What is self-pollination?

when pollen from the same plant is transferred to the stigma of that plant. Many plants are hermaphrodites, and produce both pollen and ovules with female gametes.

What is protandry vs protogyny

In protandry, anthers mature first, and in protogny, stigmas mature first. separation of anthers and stigmas are in sepperate female and male flowers on the same plan. Dioecious plants are plants where the female and male flowers are on different plants.

What is self-incompatibility?

If a hermaphrodite plant receives pollen from its own stamins, self-incompatibility prevents the pollen from germinating or growing. This prevents inbreeding, and plants with the same self-incompatibility alleles cannot successfully fertilize each other.

How is fruit developed?

the seed contains the developing embryo and the embryo within the seeds is surrounded by the fruit flesh which provides nutrition to the embryo.
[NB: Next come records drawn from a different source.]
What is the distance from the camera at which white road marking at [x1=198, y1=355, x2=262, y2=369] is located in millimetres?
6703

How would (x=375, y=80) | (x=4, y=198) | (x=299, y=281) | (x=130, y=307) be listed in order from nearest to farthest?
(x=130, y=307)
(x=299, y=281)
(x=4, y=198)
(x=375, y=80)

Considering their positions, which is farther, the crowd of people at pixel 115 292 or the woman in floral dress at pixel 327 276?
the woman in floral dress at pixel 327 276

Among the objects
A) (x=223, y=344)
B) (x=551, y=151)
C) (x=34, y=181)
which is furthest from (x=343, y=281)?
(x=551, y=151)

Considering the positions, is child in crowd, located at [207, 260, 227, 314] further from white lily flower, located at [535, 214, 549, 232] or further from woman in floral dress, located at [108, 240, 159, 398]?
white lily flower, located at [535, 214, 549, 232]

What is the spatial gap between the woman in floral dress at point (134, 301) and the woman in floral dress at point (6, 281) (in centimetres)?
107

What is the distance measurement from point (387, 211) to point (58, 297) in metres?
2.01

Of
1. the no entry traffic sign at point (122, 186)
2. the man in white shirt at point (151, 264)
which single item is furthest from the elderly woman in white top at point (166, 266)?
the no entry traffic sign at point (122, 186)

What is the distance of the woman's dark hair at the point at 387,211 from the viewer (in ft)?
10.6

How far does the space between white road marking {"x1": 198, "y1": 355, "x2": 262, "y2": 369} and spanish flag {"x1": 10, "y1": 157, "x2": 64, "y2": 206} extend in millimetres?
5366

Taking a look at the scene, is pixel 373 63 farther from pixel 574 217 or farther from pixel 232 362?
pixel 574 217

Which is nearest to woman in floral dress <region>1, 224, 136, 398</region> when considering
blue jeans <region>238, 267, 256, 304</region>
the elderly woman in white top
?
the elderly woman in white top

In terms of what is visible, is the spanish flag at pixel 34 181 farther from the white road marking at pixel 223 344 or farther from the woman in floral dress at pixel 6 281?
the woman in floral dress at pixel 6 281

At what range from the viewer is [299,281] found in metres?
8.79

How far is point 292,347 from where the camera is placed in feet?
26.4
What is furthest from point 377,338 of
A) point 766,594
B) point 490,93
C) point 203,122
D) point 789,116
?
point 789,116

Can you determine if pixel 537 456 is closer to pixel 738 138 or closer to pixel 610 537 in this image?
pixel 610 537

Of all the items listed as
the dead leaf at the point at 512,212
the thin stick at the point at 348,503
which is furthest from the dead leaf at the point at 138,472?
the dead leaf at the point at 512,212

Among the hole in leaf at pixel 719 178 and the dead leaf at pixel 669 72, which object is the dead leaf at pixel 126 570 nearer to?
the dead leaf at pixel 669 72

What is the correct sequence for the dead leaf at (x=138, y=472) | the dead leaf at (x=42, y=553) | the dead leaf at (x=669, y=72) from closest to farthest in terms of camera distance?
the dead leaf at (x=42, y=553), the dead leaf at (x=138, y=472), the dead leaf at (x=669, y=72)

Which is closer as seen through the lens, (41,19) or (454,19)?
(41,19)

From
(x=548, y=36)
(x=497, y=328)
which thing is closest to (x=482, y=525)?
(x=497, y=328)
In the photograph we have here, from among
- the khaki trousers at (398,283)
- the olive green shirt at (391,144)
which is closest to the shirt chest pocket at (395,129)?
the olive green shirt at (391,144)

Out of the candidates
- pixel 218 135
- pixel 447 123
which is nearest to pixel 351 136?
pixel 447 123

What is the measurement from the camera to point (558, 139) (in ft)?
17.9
The ovule develops into the seed and the ovary develops into the fruit. The vrious parts of the female carpel and male stamen develop into the fruit which surrounds and protects the embryo.

Embryo (parts of seed)

Embryo has root (radicle) and shoot (plumule). The plumule is the rudimentary shoot of a plant, and the radicle is the embryonic root.

Epicotyl (parts of a seed)

Epicotyl is the part of the young stem above the point of attachment of the cotyledons, and the hypocotyl is below it.

Cotyledon (parts of a seed)

The cotyledon are the first leaves of a young plant and provides energy storage material for the seed.

testa (parts of a seed)

the seed coat which is water impermeable in most seeds

micropyle (parts of a seed)

small opening to allow for absorption of water, a tiny spot close to scar

What are ideal conditions for germination?

all seeds need water (taken in through the micropyle and used to activate the seed) oxygen for respiration, ideal temperatures and pH for enzyme activity. Light requirements differ between species.

fire (germination conditions)

some seeds will only sprout after exposure to intense heat (e.g after bushfires remove established flora)

freezing (germination conditions)

some seeds will only sprout after periods of intense cold (e.g in spring, following the winter snows)

digestion (germination conditions)

some seeds require prior animal digestion to erode the seed coat before the seed will sprout

washing (germination condtions)

some seeds may be covered with inhibitors and will only sprout after being washed to remove the inhibitors.

scarification (germination conditions)

seeds are more likely to germinate if the seed coat is weakend from physical damage.

steps of germination

1. the radicle emerges first and anchors the seedling in the soil water and absorbs water and mineral ions.
2. The young embryo stem emerges as the testa is split away from the cotyledons. The hooked shoot protects the young leaves from damage by soil particles.

3. The stem grows upwards, retaining its hooked shape.

4. Foliage leaves show. The shoot (plumule) emerges above the ground and starts to straighten out to lift foliage leaves above the soil.

Dry mass levels during germination

Dry mass falls as part of food store is consumed by respiration, mass falls more quickly as growth of the seedling accelerates. Then, mass begins to increase as th first foliage leaves start to build up food compounds by photosynthesis.

Steps of germination of starchy seeds

1. water is absorbed through the micropyle and activates cells in a process called imbibition.
2. Synthesis of gibberelins (plant growth hormones)

3. Gibberelins cause synthesis of amylase (enzyme)

4. Amylase hydrolyses stores starch to maltose

5. Maltose absorbed by plumule and radicle

6. Further hydrolysis breaks maltose into glucose, which is used for respiration in the growing tissues

What is gibberellic acid?

it is a plant growth substance produced by the cells in the embryo. It passes to the food stored in the cotyledons, where protein reserves are converted to hydrolytic enzymes which mobilize the stored food reserves.

Hormone production in seed germination steeps

1. water absorption (eventually causes the testa to split)
2. the embryo produces GA

3. GA passes to food storage cells

4. Hydrolytic enzymes are produced that covert stored startch to glucose and proteins to amino acids

5. Glucose and amino acids are translocated to growing points of stem and root.